Sliding Filament Mechanism Mystery Cache

It's not at the posted coordinates but within a mile of it.

BEWARE OF NETTLES!

The cache is at a height that may require some of you to find something to stand on. I am hoping to keep it above the flood (mud) waters and every inch counts.

Click here for the current level of water in the Black Hawk Creek. At 15 feet you'll need boots but can still access the cache.

Bring a Phillips screwdriver.To get the log container in your grasp I went to a lot of work designing this "inquiry cache" so that you don't need ANYTHING other than the (+) screwdriver (to get it open), and use what is available in the cache. I did color code some things. The log container may not become available on the first try.

You may understand why I chose the name and theme for this geocache if you get at the log in the way I intend for you to do. The theme is: what makes skeletal muscles work and the leverage they provide. I myself have a passion for the sliding filament mechanism model but my students think it’s far too complex to grasp, or maybe they simply don't want to think that much. The basic concept is simple however. To move a bone in your body (a lever mechanism actually) a skeletal muscle must shorten. To make this happen a great many microscopic cylindrical cells must shrink in length. If each tiny muscle cell shrinks by 30%, the entire muscle body which is made of those cells will do the same, shrink by 30%. That way a tiny amount of shrinkage at the cellular level may add up to several inches of shortening of the muscle body.

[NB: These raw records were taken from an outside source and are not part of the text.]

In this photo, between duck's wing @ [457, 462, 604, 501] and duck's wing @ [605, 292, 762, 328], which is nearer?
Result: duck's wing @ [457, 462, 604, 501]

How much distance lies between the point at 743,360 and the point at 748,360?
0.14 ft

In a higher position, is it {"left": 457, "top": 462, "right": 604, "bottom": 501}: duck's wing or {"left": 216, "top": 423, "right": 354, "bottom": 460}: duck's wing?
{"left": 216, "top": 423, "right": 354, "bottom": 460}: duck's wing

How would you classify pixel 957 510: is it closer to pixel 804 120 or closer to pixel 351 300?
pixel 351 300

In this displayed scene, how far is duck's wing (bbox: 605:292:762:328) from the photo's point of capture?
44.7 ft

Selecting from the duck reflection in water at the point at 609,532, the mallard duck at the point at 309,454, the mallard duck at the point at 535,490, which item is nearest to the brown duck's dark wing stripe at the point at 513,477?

The animated graphic above depicts the sliding filament mechanism at work. If you decide to lift your forearms, for instance, your brain sends a signal (impulse) to the motor neurons which lead to your biceps. The impulse almost instantly diffuses across the millionth of an inch gap between the motor neurons and the muscle cells. It continues by rushing along the skeletal muscle cell at lightning speed, spreading into each cell along its length. At that moment a high concentration of calcium ions rush out of storage and allow zillions of one type of [unimaginably thin] filament to embrace another even thinner filament next to it. Chemical energy (ATP) then pulls the thinner filaments past the thicker ones in a ratcheting fashion (see the animation). As a consequence, the ends of the tiny contractile compartments in each cell are pulled toward each other - hence the muscle shortens.

Many muscles often have to pull much harder than we realize. To find the coord of this geocache you will in fact have to estimate how many pounds each one of my bicep muscles had to pull when I curled 152.5 lbs back in the day. Because the arm is a third-class lever, the force pulling on the point of contact with the lever has to be more than the force of the weight being lifted. The good thing about third-class levers is that they allow for a wide range of movement of the load end (in this case the hand) even though the muscle (in this case the bicep) shrinks by a small amount.

To begin: let’s say that each of my palms carrying a load of 76.25 lbs (half of 152.5) was 14 inches from my elbow joint (the fulcrum). See the figure below. Now lets assume that my bicep was inserted into (attached to) my humerus 2 inches from the elbow joint. Knowing these values we can now calculate how much force each one of my bicep muscles had to pull on my skinny arms to curl that weight.

Simply multiply the ratio of the elbow to palm distance (A) over the elbow to bicep insertion distance (B) times the load in each hand. Round the answer up to the nearest pound and plug it into one of the equations below to determine where the geocache really is.

When you find the cache you’ll have to figure out what the combination of a lock is, then get the log out of its hidey hole. That’s a requirement to make a “find” on this cache!! Good luck.